Het grondwater wordt, net als oppervlaktewater, getoetst aan de Kaderrichtlijn Water (KRW) (zie paragraaf 'Water') (Ministerie van Infrastructuur en Water, 2022). Grondwater wordt beoordeeld voor de kwalitatieve en kwantitatieve staat. Er wordt daarbij rekening gehouden met zes onderdelen, waarvan drie algemene onderdelen voor alle gebieden gelden: waterbalans, algemene chemische toestand en intrusies van zout water. De andere drie zijn voor specifieke gebieden relevant, namelijk: invloed op oppervlaktewateren, terrestrische ecosystemen en drinkwaterwinningen.

Doelstellingen voor bodem vallen niet onder de KRW, maar komen wel terug in de op 17 november 2021 gepubliceerde EU bodemstrategie. Dat is een beleidskader met doelen en maatregelen voor de bescherming, het herstel en het duurzame gebruik van de bodems. Op 5 juli 2023 is een EU voorstel gepubliceerd voor een Richtlijn voor bodemmonitoring en veerkracht. Te monitoren parameters zijn onder meer verzilting, erosie, koolstofverlies, verdichting, nutriënten, chemische verontreiniging en waterretentie, de snelheid van bodemafdekking en ruimtebeslag. Sommige van deze parameters komen al terug bij andere indicatoren voor het NPLG. Bij de structurerende keuze 7, Water vasthouden en minder snel afvoeren op hoge zandgronden, wordt rekening gehouden met de eigenschappen van de bodem om meer water vast te houden. Specifieke bodemindicatoren zoals erosie, koolstofverlies en verdichting komen niet expliciet terug als indicator.

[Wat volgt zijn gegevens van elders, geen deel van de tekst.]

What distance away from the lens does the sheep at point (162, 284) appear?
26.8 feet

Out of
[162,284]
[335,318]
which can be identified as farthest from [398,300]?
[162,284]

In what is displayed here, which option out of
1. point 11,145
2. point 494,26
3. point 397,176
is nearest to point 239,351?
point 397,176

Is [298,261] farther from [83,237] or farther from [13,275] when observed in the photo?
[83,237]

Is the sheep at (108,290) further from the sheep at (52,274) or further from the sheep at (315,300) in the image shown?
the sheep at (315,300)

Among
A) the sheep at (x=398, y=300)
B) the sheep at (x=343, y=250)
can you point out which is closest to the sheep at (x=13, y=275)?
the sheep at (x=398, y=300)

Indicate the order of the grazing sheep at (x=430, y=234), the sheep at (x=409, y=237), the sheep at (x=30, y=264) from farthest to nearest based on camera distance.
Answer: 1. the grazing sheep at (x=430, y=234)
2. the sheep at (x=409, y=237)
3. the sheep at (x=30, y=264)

Doelen voor nutriënten voldoen in het grootste deel niet voor oppervlaktewaterlichamen, maar wel voor het grondwatersysteem. Dit verschil heeft vooral te maken met de beoordelingssystematiek en normenstelsel. Deze is strenger voor oppervlaktewater dan voor grondwater. Huidige knelpunten in grondwater hebben te maken met fosfaat in de duingebieden (deels natuurlijke oorzaak en deels belasting landbouw zoals bollenteelt) en nitraat in Zuid-Limburg. Als er in meer detail wordt gekeken zijn er problemen met te hoge nitraatgehaltes op de hoge zandgronden, ook rond kwetsbare grondwaterbeschermingsgebieden en natuurgebieden. Hier worden de KRW-doelen niet gehaald. Effecten op de grondwaterkwaliteit zijn pas merkbaar na vele jaren of zelfs tientallen jaren. Dit komt omdat grondwater traag stroomt en veranderingen in grondwaterkwaliteit op grotere diepte daarom pas op termijn merkbaar zijn. De toets diepte voor de KRW is 10 tot 25 meter diep. Veranderingen aan maaiveld vragen ook minimaal 10 tot 25 jaar voordat deze een effect hebben op deze diepte.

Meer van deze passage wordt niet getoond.